Ceci a des conséquences dommageables. Ainsi, une partie de la population ignore de quel statut elle relève, des erreurs dans les transcriptions étant intervenues, tandis que certains Mahorais ont des difficultés pour prouver leur nationalité française.
Par conséquent, les jugements supplétifs rendus par les cadis font souvent office d'état civil, à défaut d'extrait de naissance ou de fiche d'état civil . Cette situation est source d'insécurité juridique. L'ordonnance n° 2000-218 du 8 mars 2000 fixant les règles de détermination des nom et prénoms des personnes de statut civil de droit local applicable à Mayotte et l'ordonnance n° 2000-219 relative à l'état civil à Mayotte fixent un ensemble de règles destinées à fiabiliser l'état civil dans l'île de Mayotte, à poser des règles de dévolution du nom patronymique et à mettre à jour la délibération de l'assemblée territoriale des Comores du 17 mai 1961 relative à l'état civil des personnes ayant le statut personnel.
L'Etat a consenti un effort financier important pour aider les communes à s'équiper et à s'organiser. Ainsi l'article 22 de l'ordonnance n° 2000-219 du 8 mars 2000 relative à l'état civil à Mayotte a prévu que l'Etat mette à disposition des communes des équipements informatiques à cette fin.
Rappelons qu'en raison de certaines coutumes d'origine africaine et du droit musulman, il n'existe pas de nom patronymique transmissible, ce qui rend très difficile l'établissement d'un état civil fiable.
Ainsi, le mode d'identification de la personne varie au cours de sa vie.
Elle porte successivement un nom de filiation, composé de la locution « fils de » ou « fille de » et du prénom du père, puis un nom de paternité composé du mot Ba (père) ou Ma (mère) et du prénom du fils aîné. Le nom du « troisième âge » est constitué de la locution « grand-père de » ou « grand-mère de ». Dans la société mahoraise, le nom de paternité tient une place prépondérante, comme dans les cultures arabes traditionnelles.
Par ailleurs, le père garde secret le nom de son enfant pour le protéger contre le malheur. Dans la vie courante, il est recouru à un pseudonyme et le cadi peut être amené à changer le prénom d'un individu pour des raisons coutumières, après une maladie par exemple.
L'identité individuelle comporte ainsi des éléments divers : le nom de parenté, le prénom usuel ou familial non déclaré à l'état civil et employé dans les relations avec les proches, le surnom, le prénom de l'école, officiellement déclaré à l'état civil et utilisé dans les relations avec l'administration.

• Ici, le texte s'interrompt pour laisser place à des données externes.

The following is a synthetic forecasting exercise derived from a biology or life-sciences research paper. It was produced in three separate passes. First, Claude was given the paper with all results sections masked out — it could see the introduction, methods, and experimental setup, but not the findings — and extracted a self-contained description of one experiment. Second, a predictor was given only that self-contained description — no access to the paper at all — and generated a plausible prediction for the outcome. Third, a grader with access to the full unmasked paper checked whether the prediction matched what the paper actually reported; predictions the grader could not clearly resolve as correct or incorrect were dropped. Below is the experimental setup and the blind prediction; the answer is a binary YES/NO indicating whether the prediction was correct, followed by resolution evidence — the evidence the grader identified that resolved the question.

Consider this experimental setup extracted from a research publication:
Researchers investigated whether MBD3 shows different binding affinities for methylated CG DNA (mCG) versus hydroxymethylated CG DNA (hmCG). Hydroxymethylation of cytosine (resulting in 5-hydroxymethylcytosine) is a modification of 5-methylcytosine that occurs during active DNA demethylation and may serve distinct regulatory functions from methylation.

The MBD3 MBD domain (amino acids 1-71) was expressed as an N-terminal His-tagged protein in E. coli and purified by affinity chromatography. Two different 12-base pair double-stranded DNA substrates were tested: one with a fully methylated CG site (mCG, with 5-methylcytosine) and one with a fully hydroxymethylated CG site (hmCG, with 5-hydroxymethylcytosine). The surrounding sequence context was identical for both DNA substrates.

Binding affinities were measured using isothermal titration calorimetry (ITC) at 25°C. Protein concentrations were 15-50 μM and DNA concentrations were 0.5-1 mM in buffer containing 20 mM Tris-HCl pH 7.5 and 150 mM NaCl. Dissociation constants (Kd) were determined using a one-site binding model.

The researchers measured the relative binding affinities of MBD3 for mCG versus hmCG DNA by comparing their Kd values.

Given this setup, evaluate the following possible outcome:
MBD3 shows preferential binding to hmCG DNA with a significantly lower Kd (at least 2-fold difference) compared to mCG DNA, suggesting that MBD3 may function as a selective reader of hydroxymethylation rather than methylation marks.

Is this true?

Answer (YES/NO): NO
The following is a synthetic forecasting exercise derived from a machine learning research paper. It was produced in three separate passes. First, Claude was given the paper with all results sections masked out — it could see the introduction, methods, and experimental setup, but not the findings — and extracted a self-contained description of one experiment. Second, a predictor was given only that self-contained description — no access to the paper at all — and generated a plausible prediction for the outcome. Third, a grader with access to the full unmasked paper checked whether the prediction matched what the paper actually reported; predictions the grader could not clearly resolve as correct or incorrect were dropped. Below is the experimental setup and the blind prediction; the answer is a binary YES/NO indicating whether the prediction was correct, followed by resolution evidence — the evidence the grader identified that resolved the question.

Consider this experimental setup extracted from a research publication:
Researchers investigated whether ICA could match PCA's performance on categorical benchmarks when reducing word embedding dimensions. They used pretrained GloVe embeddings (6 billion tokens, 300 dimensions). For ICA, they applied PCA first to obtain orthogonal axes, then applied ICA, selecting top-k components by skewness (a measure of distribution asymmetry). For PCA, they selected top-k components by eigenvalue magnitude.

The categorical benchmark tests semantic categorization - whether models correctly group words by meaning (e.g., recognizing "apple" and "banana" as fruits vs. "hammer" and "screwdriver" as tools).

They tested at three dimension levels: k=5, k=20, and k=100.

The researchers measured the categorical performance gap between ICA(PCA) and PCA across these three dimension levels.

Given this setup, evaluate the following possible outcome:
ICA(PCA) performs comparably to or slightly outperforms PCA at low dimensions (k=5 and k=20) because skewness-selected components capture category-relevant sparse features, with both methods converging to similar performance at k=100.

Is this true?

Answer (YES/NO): NO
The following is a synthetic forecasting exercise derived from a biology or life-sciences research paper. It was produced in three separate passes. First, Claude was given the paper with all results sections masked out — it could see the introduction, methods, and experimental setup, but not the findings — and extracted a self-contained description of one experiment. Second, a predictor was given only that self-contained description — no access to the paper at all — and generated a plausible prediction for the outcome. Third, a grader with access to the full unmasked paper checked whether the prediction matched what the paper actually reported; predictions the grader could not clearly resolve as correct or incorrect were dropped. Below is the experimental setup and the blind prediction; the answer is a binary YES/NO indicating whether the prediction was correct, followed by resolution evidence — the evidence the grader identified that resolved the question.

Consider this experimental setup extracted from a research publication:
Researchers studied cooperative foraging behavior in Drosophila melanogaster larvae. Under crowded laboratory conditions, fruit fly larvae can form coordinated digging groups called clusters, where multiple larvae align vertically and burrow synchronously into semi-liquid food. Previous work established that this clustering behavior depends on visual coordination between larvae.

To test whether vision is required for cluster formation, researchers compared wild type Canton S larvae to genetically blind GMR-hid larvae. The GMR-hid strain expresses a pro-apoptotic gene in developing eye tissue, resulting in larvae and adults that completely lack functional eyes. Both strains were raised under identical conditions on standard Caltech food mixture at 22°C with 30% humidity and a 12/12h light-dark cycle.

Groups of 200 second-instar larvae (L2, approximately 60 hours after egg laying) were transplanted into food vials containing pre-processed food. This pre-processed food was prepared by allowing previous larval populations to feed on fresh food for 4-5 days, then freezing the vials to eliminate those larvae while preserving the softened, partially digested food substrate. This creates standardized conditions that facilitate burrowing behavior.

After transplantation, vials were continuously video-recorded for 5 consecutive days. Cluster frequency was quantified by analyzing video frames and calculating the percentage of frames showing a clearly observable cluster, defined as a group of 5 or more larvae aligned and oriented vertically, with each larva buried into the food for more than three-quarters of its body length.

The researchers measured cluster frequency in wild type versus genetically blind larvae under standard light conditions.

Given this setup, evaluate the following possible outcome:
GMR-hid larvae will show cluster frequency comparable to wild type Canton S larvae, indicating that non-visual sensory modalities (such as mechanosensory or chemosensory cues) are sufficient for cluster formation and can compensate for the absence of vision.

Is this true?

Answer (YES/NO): NO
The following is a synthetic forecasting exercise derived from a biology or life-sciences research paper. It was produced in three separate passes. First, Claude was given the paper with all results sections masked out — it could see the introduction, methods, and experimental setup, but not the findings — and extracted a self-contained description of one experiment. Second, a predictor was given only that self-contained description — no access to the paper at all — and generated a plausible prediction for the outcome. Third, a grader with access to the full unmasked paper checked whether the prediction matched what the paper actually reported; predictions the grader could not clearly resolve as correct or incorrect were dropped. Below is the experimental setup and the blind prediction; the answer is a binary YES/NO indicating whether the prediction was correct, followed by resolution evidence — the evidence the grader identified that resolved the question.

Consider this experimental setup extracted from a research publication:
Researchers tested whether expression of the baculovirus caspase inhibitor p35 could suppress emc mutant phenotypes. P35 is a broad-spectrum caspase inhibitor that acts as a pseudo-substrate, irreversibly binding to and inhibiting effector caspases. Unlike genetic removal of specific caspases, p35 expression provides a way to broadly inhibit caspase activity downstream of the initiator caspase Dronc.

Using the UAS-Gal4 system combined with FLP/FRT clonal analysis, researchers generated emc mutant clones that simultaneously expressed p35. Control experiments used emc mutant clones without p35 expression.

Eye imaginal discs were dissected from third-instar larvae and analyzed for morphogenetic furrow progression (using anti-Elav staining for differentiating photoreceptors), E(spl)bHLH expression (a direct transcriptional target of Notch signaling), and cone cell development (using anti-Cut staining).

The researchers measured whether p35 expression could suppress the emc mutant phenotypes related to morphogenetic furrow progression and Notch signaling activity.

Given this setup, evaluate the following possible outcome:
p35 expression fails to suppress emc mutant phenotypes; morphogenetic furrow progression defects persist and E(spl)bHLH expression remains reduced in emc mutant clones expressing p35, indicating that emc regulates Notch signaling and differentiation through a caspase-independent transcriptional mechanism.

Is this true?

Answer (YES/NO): NO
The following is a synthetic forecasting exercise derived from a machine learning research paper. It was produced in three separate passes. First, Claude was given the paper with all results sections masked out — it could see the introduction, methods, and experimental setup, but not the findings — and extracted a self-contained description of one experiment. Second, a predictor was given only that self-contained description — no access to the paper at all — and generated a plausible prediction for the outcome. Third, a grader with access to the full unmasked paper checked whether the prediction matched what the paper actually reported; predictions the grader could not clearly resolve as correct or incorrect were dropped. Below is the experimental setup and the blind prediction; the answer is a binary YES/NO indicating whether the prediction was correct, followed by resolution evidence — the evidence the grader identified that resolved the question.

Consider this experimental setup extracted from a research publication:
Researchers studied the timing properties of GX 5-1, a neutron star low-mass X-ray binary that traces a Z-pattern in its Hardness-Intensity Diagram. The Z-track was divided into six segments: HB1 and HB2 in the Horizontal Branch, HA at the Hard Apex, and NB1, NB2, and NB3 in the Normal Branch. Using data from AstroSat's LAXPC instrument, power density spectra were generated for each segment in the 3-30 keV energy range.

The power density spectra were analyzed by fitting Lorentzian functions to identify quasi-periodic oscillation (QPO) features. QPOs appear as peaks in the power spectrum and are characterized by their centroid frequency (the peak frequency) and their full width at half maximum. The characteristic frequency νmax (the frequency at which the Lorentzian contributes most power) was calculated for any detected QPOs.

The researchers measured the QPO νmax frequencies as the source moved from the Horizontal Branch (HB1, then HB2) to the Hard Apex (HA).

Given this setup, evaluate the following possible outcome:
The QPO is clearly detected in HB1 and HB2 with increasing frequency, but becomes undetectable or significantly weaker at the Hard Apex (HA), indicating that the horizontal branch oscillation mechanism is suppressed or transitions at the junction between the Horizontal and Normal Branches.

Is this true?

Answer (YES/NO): NO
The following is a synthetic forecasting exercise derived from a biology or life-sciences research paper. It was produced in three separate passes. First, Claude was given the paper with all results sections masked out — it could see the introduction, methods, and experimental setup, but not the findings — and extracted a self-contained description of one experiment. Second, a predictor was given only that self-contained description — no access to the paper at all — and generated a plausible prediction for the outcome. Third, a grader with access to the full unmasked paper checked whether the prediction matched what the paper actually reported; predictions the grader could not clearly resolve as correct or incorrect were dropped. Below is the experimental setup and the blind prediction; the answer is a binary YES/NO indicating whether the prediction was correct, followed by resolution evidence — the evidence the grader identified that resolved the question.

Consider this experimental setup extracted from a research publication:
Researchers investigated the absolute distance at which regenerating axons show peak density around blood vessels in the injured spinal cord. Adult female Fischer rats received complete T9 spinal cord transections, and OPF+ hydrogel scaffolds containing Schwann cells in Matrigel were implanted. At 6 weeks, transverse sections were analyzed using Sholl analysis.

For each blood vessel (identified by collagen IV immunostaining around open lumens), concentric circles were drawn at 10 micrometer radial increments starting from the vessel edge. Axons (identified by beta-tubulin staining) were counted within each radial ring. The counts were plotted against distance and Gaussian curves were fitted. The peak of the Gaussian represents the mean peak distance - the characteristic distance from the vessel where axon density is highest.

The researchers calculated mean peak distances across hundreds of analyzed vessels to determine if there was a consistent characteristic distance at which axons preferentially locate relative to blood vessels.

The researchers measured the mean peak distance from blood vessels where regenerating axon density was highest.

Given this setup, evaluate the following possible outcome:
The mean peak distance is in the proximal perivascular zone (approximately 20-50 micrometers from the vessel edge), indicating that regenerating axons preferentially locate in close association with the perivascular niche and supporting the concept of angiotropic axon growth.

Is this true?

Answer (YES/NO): NO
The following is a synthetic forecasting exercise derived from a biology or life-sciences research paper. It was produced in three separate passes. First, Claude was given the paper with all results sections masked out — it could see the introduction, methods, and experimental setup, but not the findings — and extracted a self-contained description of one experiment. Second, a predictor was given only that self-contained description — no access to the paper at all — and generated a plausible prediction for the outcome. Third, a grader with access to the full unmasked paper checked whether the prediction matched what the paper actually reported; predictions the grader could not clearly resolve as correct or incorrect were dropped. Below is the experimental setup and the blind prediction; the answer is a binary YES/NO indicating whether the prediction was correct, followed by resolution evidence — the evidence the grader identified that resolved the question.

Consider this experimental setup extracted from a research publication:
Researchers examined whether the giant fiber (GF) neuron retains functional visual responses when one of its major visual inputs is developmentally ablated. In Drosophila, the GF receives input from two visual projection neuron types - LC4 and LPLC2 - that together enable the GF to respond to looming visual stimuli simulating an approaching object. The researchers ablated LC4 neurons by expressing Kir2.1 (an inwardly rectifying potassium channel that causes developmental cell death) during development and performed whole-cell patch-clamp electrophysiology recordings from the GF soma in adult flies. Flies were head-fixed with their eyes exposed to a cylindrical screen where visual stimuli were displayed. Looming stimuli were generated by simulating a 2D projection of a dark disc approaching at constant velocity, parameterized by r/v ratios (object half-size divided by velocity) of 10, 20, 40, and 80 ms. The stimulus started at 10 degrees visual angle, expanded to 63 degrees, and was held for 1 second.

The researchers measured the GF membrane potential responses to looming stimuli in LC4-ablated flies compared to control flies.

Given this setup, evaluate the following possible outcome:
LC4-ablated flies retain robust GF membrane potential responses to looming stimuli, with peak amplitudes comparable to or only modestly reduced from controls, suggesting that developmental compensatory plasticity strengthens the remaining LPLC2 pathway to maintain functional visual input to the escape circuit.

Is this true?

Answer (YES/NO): NO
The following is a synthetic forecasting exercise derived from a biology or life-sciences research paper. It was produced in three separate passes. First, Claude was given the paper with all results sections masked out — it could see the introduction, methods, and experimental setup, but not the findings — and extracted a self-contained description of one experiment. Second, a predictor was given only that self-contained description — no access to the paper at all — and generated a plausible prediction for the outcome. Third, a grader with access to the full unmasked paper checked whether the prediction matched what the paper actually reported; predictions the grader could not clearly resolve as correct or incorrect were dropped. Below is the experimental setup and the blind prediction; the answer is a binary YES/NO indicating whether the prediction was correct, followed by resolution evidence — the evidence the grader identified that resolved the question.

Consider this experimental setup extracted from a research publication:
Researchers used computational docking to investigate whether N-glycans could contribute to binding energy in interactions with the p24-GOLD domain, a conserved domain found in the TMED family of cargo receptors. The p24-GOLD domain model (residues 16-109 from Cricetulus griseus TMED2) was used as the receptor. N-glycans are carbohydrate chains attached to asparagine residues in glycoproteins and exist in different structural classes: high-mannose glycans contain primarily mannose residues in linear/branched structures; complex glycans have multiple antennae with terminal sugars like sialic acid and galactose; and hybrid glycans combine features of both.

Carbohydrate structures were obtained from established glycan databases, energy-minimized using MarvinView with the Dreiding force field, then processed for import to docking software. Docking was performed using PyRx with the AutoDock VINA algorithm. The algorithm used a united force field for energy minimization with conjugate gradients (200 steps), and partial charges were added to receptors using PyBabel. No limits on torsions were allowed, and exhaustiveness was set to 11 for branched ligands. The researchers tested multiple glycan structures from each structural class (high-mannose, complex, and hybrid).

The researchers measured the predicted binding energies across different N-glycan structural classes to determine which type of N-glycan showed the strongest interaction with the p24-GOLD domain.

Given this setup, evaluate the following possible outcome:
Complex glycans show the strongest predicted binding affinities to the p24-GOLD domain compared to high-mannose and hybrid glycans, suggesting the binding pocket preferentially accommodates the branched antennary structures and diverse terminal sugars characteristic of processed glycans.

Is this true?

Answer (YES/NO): NO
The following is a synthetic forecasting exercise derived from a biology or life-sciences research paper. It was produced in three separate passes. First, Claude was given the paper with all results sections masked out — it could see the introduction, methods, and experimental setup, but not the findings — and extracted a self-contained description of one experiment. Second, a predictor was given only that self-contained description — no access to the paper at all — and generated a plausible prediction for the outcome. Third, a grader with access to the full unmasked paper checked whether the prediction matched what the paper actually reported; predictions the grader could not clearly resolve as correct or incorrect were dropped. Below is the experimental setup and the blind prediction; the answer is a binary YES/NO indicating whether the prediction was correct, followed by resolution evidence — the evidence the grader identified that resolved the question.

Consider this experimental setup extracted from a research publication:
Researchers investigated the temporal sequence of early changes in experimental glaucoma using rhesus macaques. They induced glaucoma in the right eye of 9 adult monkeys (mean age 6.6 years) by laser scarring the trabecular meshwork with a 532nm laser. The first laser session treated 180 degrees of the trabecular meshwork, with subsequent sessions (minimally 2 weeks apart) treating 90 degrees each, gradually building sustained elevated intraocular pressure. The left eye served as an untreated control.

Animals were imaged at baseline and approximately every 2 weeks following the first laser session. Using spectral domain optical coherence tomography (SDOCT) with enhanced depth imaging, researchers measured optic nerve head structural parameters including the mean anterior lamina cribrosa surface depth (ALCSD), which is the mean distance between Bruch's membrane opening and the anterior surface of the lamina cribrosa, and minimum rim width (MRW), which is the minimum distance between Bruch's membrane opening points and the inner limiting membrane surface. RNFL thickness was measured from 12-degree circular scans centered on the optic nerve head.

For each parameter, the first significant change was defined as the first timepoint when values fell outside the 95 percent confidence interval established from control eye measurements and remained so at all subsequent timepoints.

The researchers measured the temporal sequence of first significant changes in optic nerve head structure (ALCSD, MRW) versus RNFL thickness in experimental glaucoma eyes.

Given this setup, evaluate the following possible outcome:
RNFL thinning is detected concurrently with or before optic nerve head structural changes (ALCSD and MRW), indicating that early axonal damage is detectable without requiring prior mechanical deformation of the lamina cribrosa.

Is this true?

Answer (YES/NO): NO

Les enjeux de la modernisation de l'état civil sont donc considérables. En effet, il s'agit d'affirmer des droits de la personne en tant que sujet clairement individualisé et d'officialiser dès la naissance une identité permanente. Au-delà de l'usage d'un nom patronymique et de plusieurs prénoms, l'institution d'un état civil universel constitue l'un des éléments de la départementalisation.
Les Mahorais ont été invités à choisir un nom patronymique parmi une liste fixée par une commission du nom patronymique, les enfants légitimes portant le nom de leur père, les enfants naturels celui de leur mère.
La commission de révision de l'état civil chargée d'établir les actes de naissance, de mariage ou de décès qui auraient dû être portés sur les registres de l'état civil de droit commun ou de droit local à Mayotte a commencé ses travaux en avril 2001. Ils doivent durer cinq ans et devraient servir de base à toute réforme ultérieure du statut personnel.